What is even more scary now is that the media in its appetite for TRPs is not shy about egging on that mob. That is what NDTV anchor Ravish Kumar was trying to tell us with his darkened television screen the other night. Television, he warned was not about asking questions, anymore. It was about “maro, maro, pakdo, pakdo”. (attack, attack, seize, seize). It does not shy away from airing doctored videos or hearing “Bhartiya court zindabad as Pakistan zindabad” as an output producer at Zee News has alleged about his former employer. Both media and politicians see far more dividend in being at the head of the mob, instead of trying to hold it back. We are in the business of making blood boil like the Hutu radio jockeys in Rwanda who exhorted the crowds to go kill Tutsi cockroaches.
An Indian student carries a flower and holds a poster during a protest at the Jawaharlal Nehru University or JNU against the arrest of a student union leader in New Delhi on 18 February, 2016.
A few, like Swapan Dasgupta, eventually admit that they erred in sending out a doctored video. But they are still unable to say sorry for doing that, to try and undo the damage that a doctored viral video can create. The damage, alas is not just to Kanhaiya Kumar. It is to the idea of the state as an entity bound by laws and due process with the presumption of innocence.
It is to this idea of the state that JNU student Umar Khalid is surrendering by saying “My name is Umar Khalid and I am not a terrorist.” Whether that is true or not, whether he is a Jaish-e-Mohammed member as the Internet claims or fiercely atheist as his family claims, he is placing his trust in the state, its Constitution and its laws.

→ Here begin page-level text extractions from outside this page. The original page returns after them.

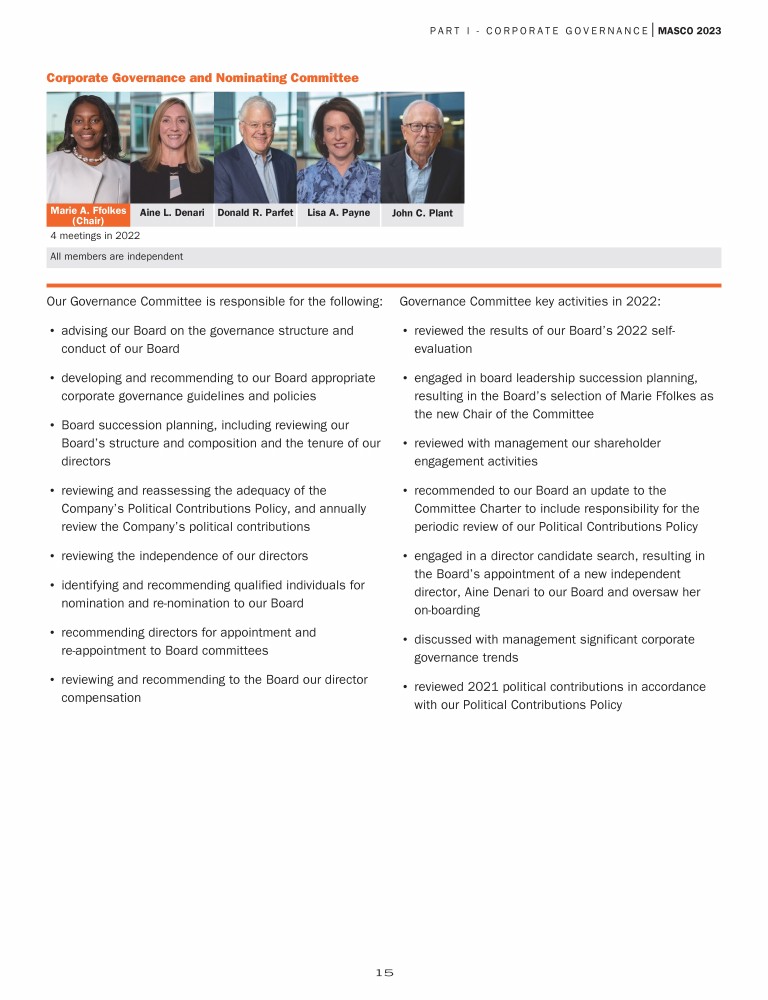 PART I - CORPORATE GOVERNANCE | MASCO 2023

Corporate Governance and Nominating Committee

Marie A. Ffolkes (Chair) Aine L. Denari Donald R. Parfet Lisa A. Payne John C. Plant

4 meetings in 2022

All members are independent

Our Governance Committee is responsible for the following:

• advising our Board on the governance structure and conduct of our Board

• developing and recommending to our Board appropriate corporate governance guidelines and policies

• Board succession planning, including reviewing our Board's structure and composition and the tenure of our directors

• reviewing and reassessing the adequacy of the Company's Political Contributions Policy, and annually review the Company's political contributions

• reviewing the independence of our directors

• identifying and recommending qualified individuals for nomination and re-nomination to our Board

• recommending directors for appointment and re-appointment to Board committees

• reviewing and recommending to the Board our director compensation

Governance Committee key activities in 2022:

• reviewed the results of our Board's 2022 self-evaluation

• engaged in board leadership succession planning, resulting in the Board's selection of Marie Ffolkes as the new Chair of the Committee

• reviewed with management our shareholder engagement activities

• recommended to our Board an update to the Committee Charter to include responsibility for the periodic review of our Political Contributions Policy

• engaged in a director candidate search, resulting in the Board's appointment of a new independent director, Aine Denari to our Board and oversaw her on-boarding

• discussed with management significant corporate governance trends

• reviewed 2021 political contributions in accordance with our Political Contributions Policy

15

Can the same be said for the lawmakers and lawyers who would proudly beat up someone in the courthouse long before he’s even faced a judge? Or the politicians who will not punish them?
“You just hold your head high and keep those fists down,” advised Atticus Finch in To Kill a Mockingbird. “No matter what anybody says to you, don’t you let them get your goat. Try fightin’ with your head for a change.”
But that's just in fiction. In real life the mob is happy to kill the mockingbird. Its name is mockingbird. It must be a seditious anti-national pest anyway.